• _Excerpt_:
_ _ _ _ _ _ _
Modelling acute HIV infection using longitudinally measured biomarker data including informative drop-out.

Abstract

Background. Numerous methods have been developed to model longitudinal data. In HIV/AIDS studies, HIV markers, CD4+ count and viral load are measured over time. Informative drop-out and the lower detection limit of viral load assays can bias the results and influence assumptions of the models. Objective The objective of this thesis is to describe the evolution of HIV markers in an HIV-1 subtype C acutely infected cohort of women from the CAPRISA 002: Acute Infection Study in Durban, South Africa. They were HIV treatment naive. Methods. Various linear mixed models were fitted to both CD4+ count and viral load, adjusting for repeated measurements, as well as including intercept and slope as random effects. The rate of change in each of the HIV markers was assessed using weeks post infection as both a linear effect and piecewise linear effects. Left-censoring of viral load was explored to account for missing data resulting from undetectable measurements falling below the lower detection limit of the assay. Informative drop- out was addressed by using a method of joint modelling in which a longitudinal and survival model were jointly linked using a latent Gaussian process. The progression of HIV markers were described and the effectiveness and usefulness of each modelling procedure was evaluated. Results. 62 women were followed for a median of 29 months post infection (IQR 20-39). Viral load increased sharply by 2.6 log copies/ml per week in the first 2 weeks of infection and decreased by 0.4 log copies/ml per week the next fortnight. It decreased at a slower rate thereafter. Similarly CD4+ count fell in the first 2 weeks by 4.4 square root cells/ul per week then recovered slightly only to decrease again. Left-censoring was unnecessary in this acute infection cohort as few viral load measures were below the detection limit and provided no improvement on model fit. Conclusion. Piecewise linear effects proved to be useful in quantifying the degree at which the HIV markers progress during the first few weeks of HIV infection, whereas modelling time as a linear effect was not very meaningful. Modelling HIV markers jointly with informative drop-out is shown to be necessary to account for the missing data incurred from participants leaving the study to initiate ARV treatment. In ignoring this drop-out, CD4+ count is estimated to be higher than what it actually is.
_ _ _ _ _ _ _
• _Material shown_:
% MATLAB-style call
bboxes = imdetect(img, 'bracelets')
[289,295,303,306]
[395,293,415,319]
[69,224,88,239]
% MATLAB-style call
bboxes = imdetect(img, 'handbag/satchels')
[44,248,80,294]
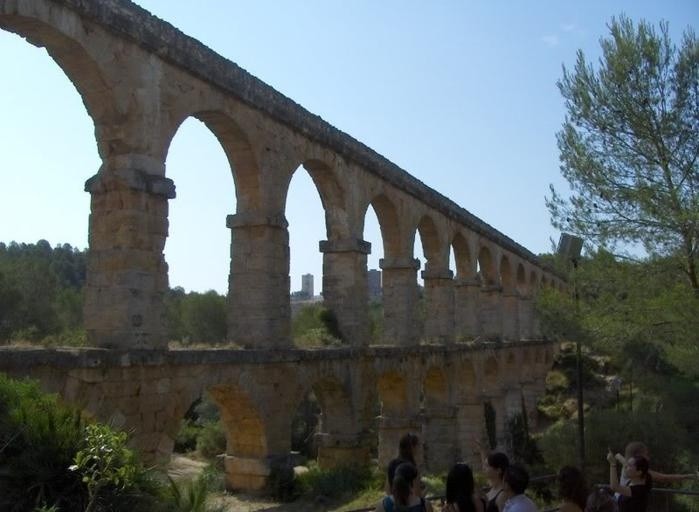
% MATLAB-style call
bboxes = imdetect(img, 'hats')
[395,462,421,482]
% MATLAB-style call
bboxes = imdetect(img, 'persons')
[557,441,698,511]
[376,435,535,510]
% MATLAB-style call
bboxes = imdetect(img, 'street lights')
[554,232,587,473]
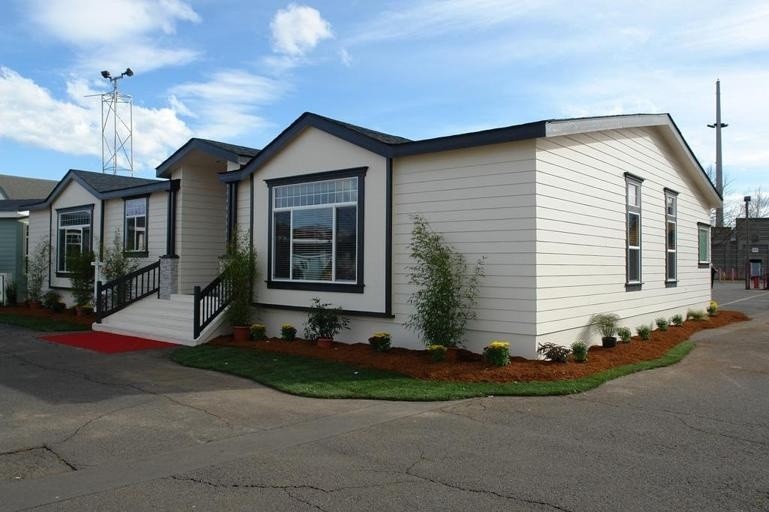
_ _ _ _ _ _ _
• _Problem statement_:
Answer from the abstract:
(a) How many women were followed, and for what median length of time after infection?
(b) By how much did viral load rise per week in the first 2 weeks of infection?
(c) What is estimated to be higher than it actually is when drop-out is ignored?
Answer from the abstract alone.

• _Written solution_:
(a) 62 women, for a median of 29 months post infection (IQR 20-39).
(b) By 2.6 log copies/ml per week.
(c) CD4+ count.